Page excerpt |

::::::::

As of Friday, I am officially an owner of property in White Utopia: a small and slightly uppity bedroom community of the fair mother city where it’s legal to marry your sister.
Yeah. I need to quit it with the small-town jokes. I mean hey, I could make money here.
After thorough inspection with the jedi master, the property seems to be better than we expected. Central heat & air work fine. No apparent or major plumbing problems. And the two car garage/shop is an actual shop: a mechanics dream complete with engine hoist and two storage rooms with shelves.
Cha-CHING.
There is no indication that our budget would be off. It is now a matter of doing it and hoping it sells within a reasonable amount of time. I credit the CEO’s guidance in every step thus far. Thank you CEO.
The absolute weirdness in all of this is my agent calling and assignment in the fair mother city...
Agent Wife and I are convinced we are in the beginnings of a major change. We are putting in a request to the CEO for an assignment change to a different location. The location is yet to be made public and probably won’t be for some time. So endure my vagueness please.
It is difficult to explain our feelings and assumptions at this time. As of this date I have spent over half my life in the fair mother city. I have fallen in love with a side of this city few know. It’s poverty culture saddens me greatly, especially due to it’s close proximity to it’s religious culture.
And Agent Wife and I are huge believers in being missionaries in a single location for the long haul. So why would we up and leave someday?

::::::::

What is asked |
**a)** In the blog post about the property purchase, what equipment comes with the garage/shop?
**b)** Go on with the blog post about the property purchase from its final sentence.
The data after this point comes from a separate source unrelated to the blog post.

Raw data |
::::::::

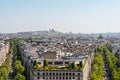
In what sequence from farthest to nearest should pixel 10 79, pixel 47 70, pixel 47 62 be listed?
pixel 10 79, pixel 47 62, pixel 47 70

::::::::

Results of the tasks |
**a)** It comes with an engine hoist and two storage rooms with shelves.

**b)**
Possibly because our time is due. And/or this was a mere training season. All of this makes sense to us as we step back and view the big picture of our lives and desires as well as reviews of our dream notebooks, etc.
About a year ago Agent Wife and I contemplated why we still lived here as we had no job or family ties to Abilene. We narrowed our answer down to relationships. And we narrowed those relationships down to two: Obi-Wan and AW’s little sister Princess.
The relationship with Princess ended earlier this year. So that leaves the aging Obi-Wan. As of now, I have no plans to move as long as he is alive and living across the street or here in town. But I have long felt that I’d be released into something should he ever pass on while I’m around.
This move is not a pipe dream. There appears to be an actual opportunity opening up for us elsewhere.
And my heart is slipping away from this city daily. I no longer want to invest here anymore, time-wise, spiritually, and even financially in some areas.
But for some reason, the jedi padawan gig of house-flipping seems to be moving great. So I’ll ride that wave and give it all I got.
I just don’t have it for the fair mother city. Anymore.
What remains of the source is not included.